═══ Exercise input ═══
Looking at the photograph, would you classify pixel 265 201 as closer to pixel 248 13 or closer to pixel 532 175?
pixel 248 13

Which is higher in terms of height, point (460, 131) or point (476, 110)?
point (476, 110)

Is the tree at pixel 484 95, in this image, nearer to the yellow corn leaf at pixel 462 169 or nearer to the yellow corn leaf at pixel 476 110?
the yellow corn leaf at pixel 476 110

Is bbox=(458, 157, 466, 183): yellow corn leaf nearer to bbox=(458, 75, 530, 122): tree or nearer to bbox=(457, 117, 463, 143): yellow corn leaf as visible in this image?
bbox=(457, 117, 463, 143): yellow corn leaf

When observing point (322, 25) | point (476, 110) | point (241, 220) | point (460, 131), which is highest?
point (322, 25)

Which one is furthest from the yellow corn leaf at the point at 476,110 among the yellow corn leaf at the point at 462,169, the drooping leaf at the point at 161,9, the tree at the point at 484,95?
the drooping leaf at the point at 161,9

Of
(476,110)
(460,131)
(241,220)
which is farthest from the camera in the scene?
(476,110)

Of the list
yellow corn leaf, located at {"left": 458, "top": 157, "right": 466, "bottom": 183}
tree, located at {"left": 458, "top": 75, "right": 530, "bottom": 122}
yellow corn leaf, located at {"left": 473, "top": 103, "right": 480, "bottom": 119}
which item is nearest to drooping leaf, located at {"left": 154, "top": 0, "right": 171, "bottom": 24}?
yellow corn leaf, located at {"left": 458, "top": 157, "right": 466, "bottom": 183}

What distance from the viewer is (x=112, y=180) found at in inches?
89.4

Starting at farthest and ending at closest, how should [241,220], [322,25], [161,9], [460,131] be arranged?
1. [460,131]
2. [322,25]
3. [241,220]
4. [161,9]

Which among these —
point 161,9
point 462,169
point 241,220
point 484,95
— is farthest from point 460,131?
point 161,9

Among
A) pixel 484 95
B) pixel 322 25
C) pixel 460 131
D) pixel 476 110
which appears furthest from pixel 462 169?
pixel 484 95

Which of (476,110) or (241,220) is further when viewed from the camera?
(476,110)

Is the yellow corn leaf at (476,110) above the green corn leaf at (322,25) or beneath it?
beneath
═══
═══ Exercise input ═══
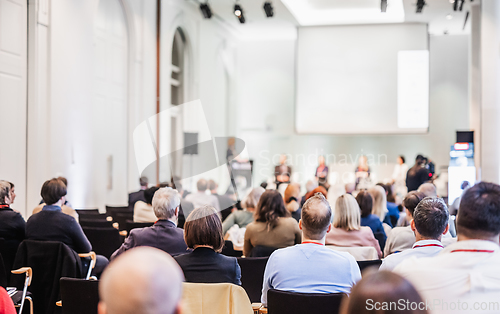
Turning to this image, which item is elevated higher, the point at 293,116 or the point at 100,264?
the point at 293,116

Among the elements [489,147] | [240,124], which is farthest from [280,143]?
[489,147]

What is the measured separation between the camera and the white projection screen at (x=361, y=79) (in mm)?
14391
═══
Your task » List every line of the items above that contains the string "right".

Response »
yellow corn leaf, located at {"left": 458, "top": 157, "right": 466, "bottom": 183}
tree, located at {"left": 458, "top": 75, "right": 530, "bottom": 122}
yellow corn leaf, located at {"left": 473, "top": 103, "right": 480, "bottom": 119}
which item is nearest to drooping leaf, located at {"left": 154, "top": 0, "right": 171, "bottom": 24}?
yellow corn leaf, located at {"left": 458, "top": 157, "right": 466, "bottom": 183}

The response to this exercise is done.